By Donu Kogbara
A FRIEND sent me this woeful, whimsical little piece in which it is imagined what the plane that recently crashed might have said if it could speak for itself:
My name is MD 83. I was manufactured in 1990 and acquired by Alaskan Airlines. For 12 years I served my masters with might and strength and made them smile all the way to their banks.
Until November 4, 2002 when I developed engine faults and had to make an emergency diversion due to smoke in my cabin. Passengers disembarked alive.
On August 20, 2006, I was again evacuated after landing at the Long Beach, California. Again, due to smoke in my cabin. Passengers disembarked alive. Concerned about my air worthiness, Alaskan Airlines parked me until September 11, 2008, for repairs. And shifted my burdens to Dana Air, Nigeria in February, 2009.
On arrival on the tropical shores of Africa, I hid not my state of health. On May 3, 2012, a Lagos station manager said I should be grounded for a check-up. That alarm was ignored.
On May 11, 2012, I made an air return and emergency landing at MMA2. Passengers disembarked alive. On May 25, 2012, I again made an air return and emergency landing due to engine failure.
Passengers disembarked alive.
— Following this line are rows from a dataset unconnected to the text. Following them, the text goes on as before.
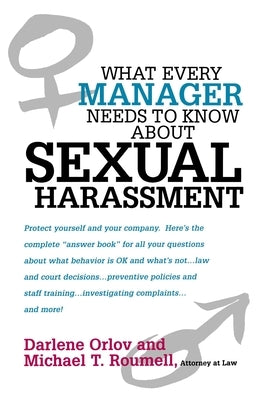 What Every Manager Needs to Know about Sexual Harassment Paperback Amacom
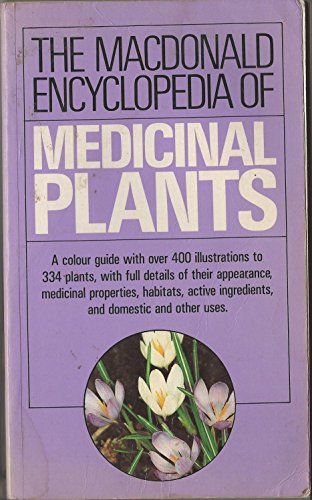 9780356105420: Mac Ency Medicinal Plants (Macdonald encyclopedias)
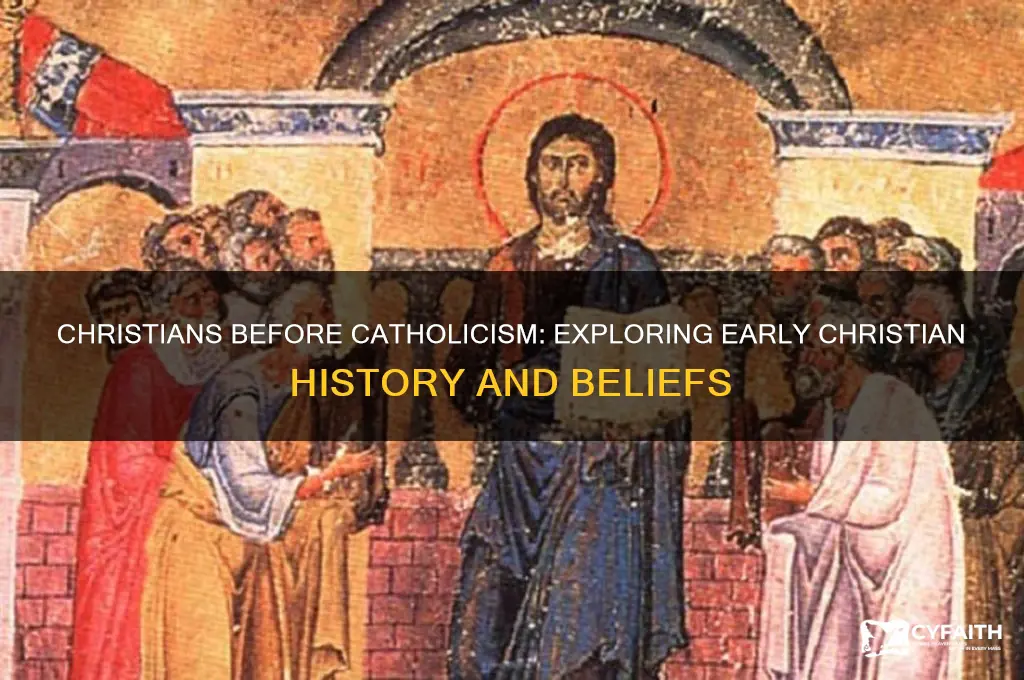 were christtians before catholic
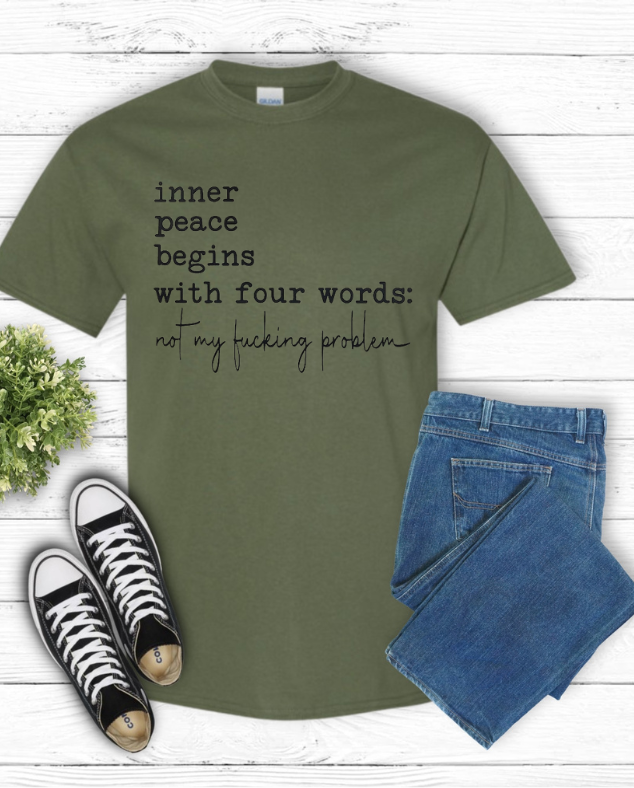 Short Sleeve T-Shirt Inner peace begins with four words 1100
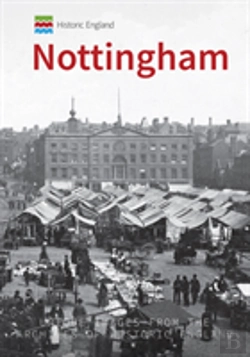Bertrand.pt - Historic England: Nottingham
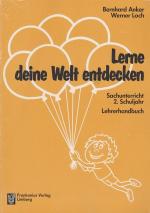 Lerne deine Welt entdecken; Teil: Schuljahr 2. Lehrerhandbuch.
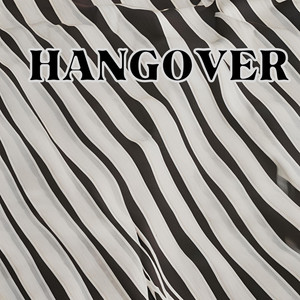 Hangover by Desmand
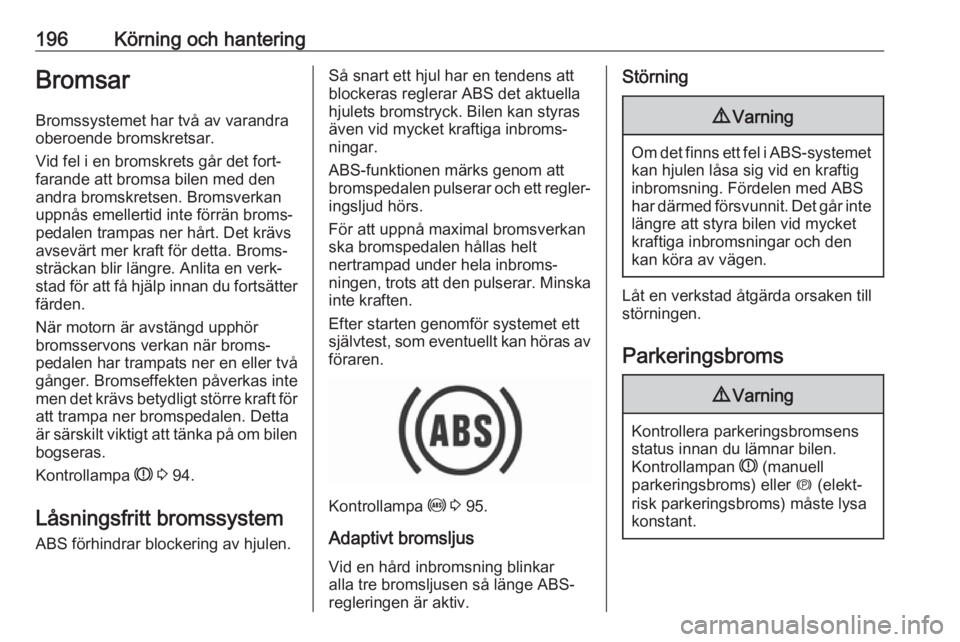 OPEL ZAFIRA C 2019  Instruktionsbok 196Körning och hanteringBromsarBromssystemet har två av varandra
oberoende bromskretsar.
Vid fel i en bromskrets går det fort‐
farande att bromsa bilen med den
andra bromskretsen. Bromsverkan upp
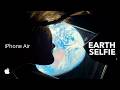 iPhone Air | Earth selfie | Apple spec Ad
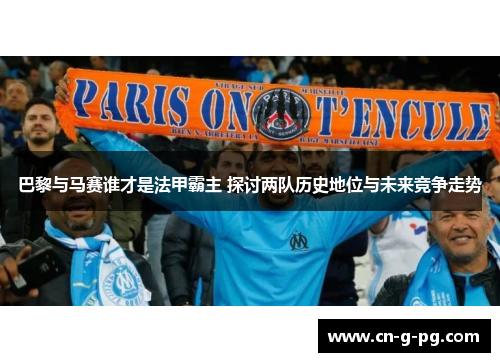 巴黎与马赛谁才是法甲霸主 探讨两队历史地位与未来竞争走势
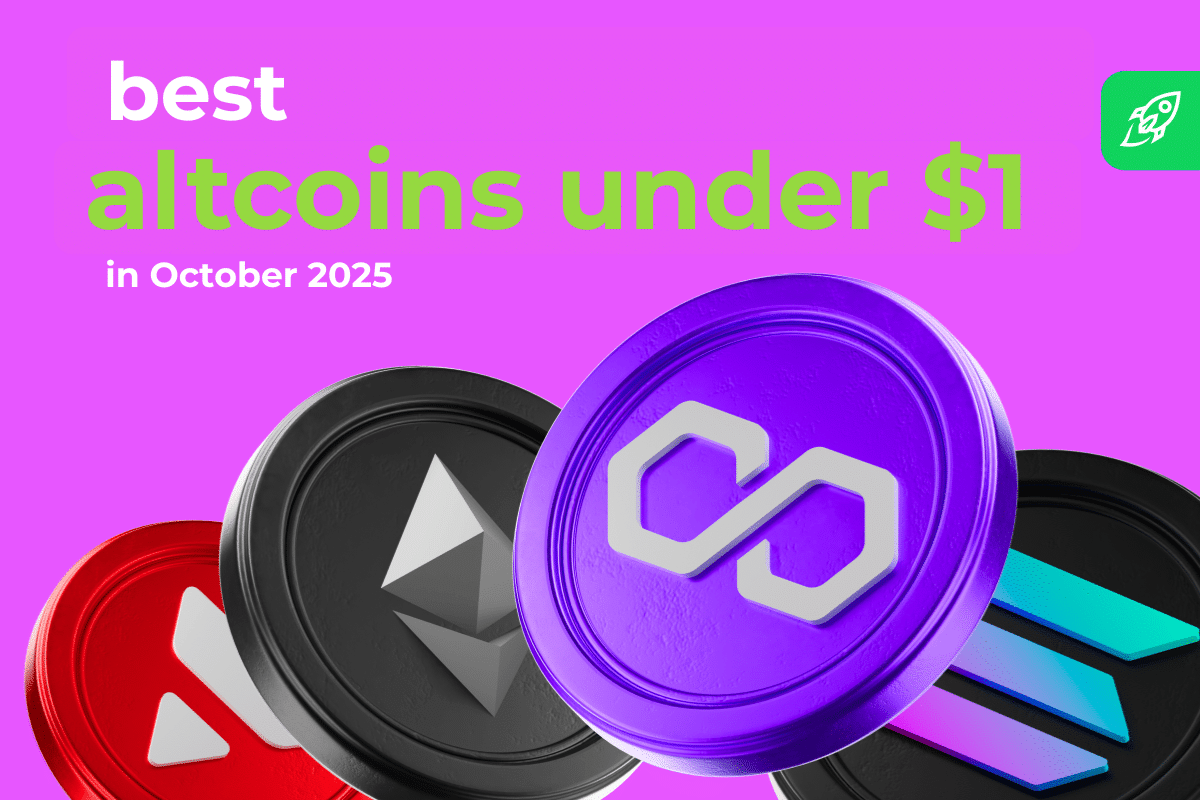 Best Altcoins Under $1 in 2025 [October] – Top Crypto Picks for High Growth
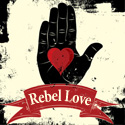 Rebel Love: Unconventional in Denver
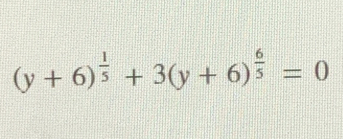 (y+6)^ 1/5 +3(y+6)^ 6/5 =0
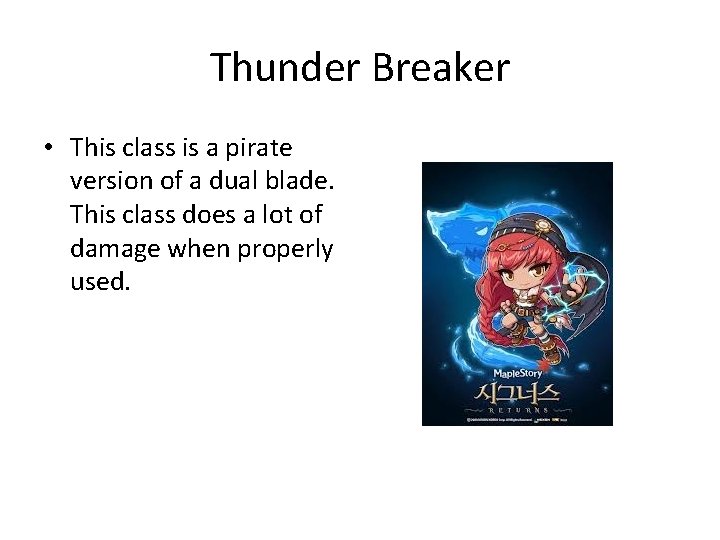 Thunder Breaker • This class is a pirate version of a dual blade. This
And finally on June 3, 2012, I crashed in Iju, five to six nautical miles from touch down, killing all 153 passengers on board and 30 people on ground.
After 22 years of meritorious service, I wished my masters had listened and let me rest. Now I have put tears in the eyes of a nation. But come to think of it, if Alaska Air considered me unfit to fly Americans, why should Dana Air consider me worthy to fly Nigerians? GOD HELP NIGERIA .
Investigations regarding the cause of the tragedy are ongoing and will take several months to produce reliable results. And it’s best not to jump to conclusions at this stage. But even if it turns out that the condition of the plane was not the problem, many Nigerians are absolutely convinced that it was.
Perception is often as important as reality where public opinion is concerned; and while we await the outcome of the investigation, senior Dana and Aviation Ministry personnel have one helluva public relations nightmare on their hands.
This is an extremely difficult and painful situation that needs to be handled intelligently and sensitively by the executives and officials who either ran the airline company or were responsible for ensuring that it fulfilled international safety requirements. And I for one am not impressed by their efforts to date.